Besides, this water reuse, depending on the treatment applied, can be full of nutrients that will reduce the use of chemical fertilizers, minimizing the potential impact on natural aquifers. The objective would be to return this resource to the environment with a level of quality similar to or even higher than the one it had before being used, as well as to find a value for the pollutants that the water contains derived from its use.
The catalysts for these eco-designs are without a doubt, innovation, and technical excellence. We have managed to increase the internal consumption of recycled, reused, and rainwater to up to 44% of the total water used in its facilities, based on the principles of the circular economy. In our wastewater treatment plants, we have reached the highest level of reused water, so high efficiency and sustainability are a reality now. In Egypt, in four of our wastewater treatment plants (WWTPs), we have managed to reuse purified water equivalent to that originated from a population of 500,000 inhabitants, and then use it for irrigation.
Transforming sludge into resources
Driven by innovation, solid waste generated in a wastewater treatment plant can be used as a fertilizer for agriculture. The waste removed from the treatment plants has an important content of organic matter and nutrients (mainly nitrogen and phosphorus) that is of high value for agricultural uses. This would contribute to improving the health of soils that need organic matter as well as to close the natural cycle that connects the city with the countryside. A good example where we have applied this principle is at “La Escalerilla” water treatment plant in Arequipa (Peru).
Sludge generated at sewage treatment plants or desalination treatment plants is rich in natural minerals that can be used as well as a fertilizer.
Our RAMSES Project, which emerged as a result of implementing efficient solutions to continue re-using the treated wastewater effluent as a main source of irrigation water proved to be so necessary for areas of great water stress. As quality requirements for re-generated (effluent) water used for irrigation becomes more demanding, we shall need additional processes that will push treatment costs upwards. Therefore, it is our duty to continue working on technologies and processes that enable wastewater for agriculture to be re-used efficiently, considering the responsibility we have as a leading water treatment company to fight the global warming that our planet is suffering. Another strong point of the project is that it sets out to maximize resources, re-using many of them again in the same process and thereby promoting its circular nature.

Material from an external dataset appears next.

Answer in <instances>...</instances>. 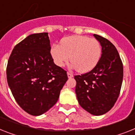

The RAMSES Project – named by combining part of the initials of the full name in English (Enhanced Reclaimed Water quality through Mainstream and Aerobic treatment using Supported biomass growth) – developed by ACCIONA, has been partly funded by the European Commission through the LIFE program and carried out in a WWTP at the South of Spain.
Under this entire context, it is necessary to make an effort to conceive water as a key element in the concept of the circular economy, considering the environmental impacts throughout its life cycle and managing them from the beginning. We need a fundamentally new approach with the right technology and legal framework because what was considered a worthless waste until now, can be transformed into a valuable sustainable resource.
Undoubtedly the Middle East region, with some of the world’s largest oil-exporting countries, has started its own trip to a greener future showing us the path to follow.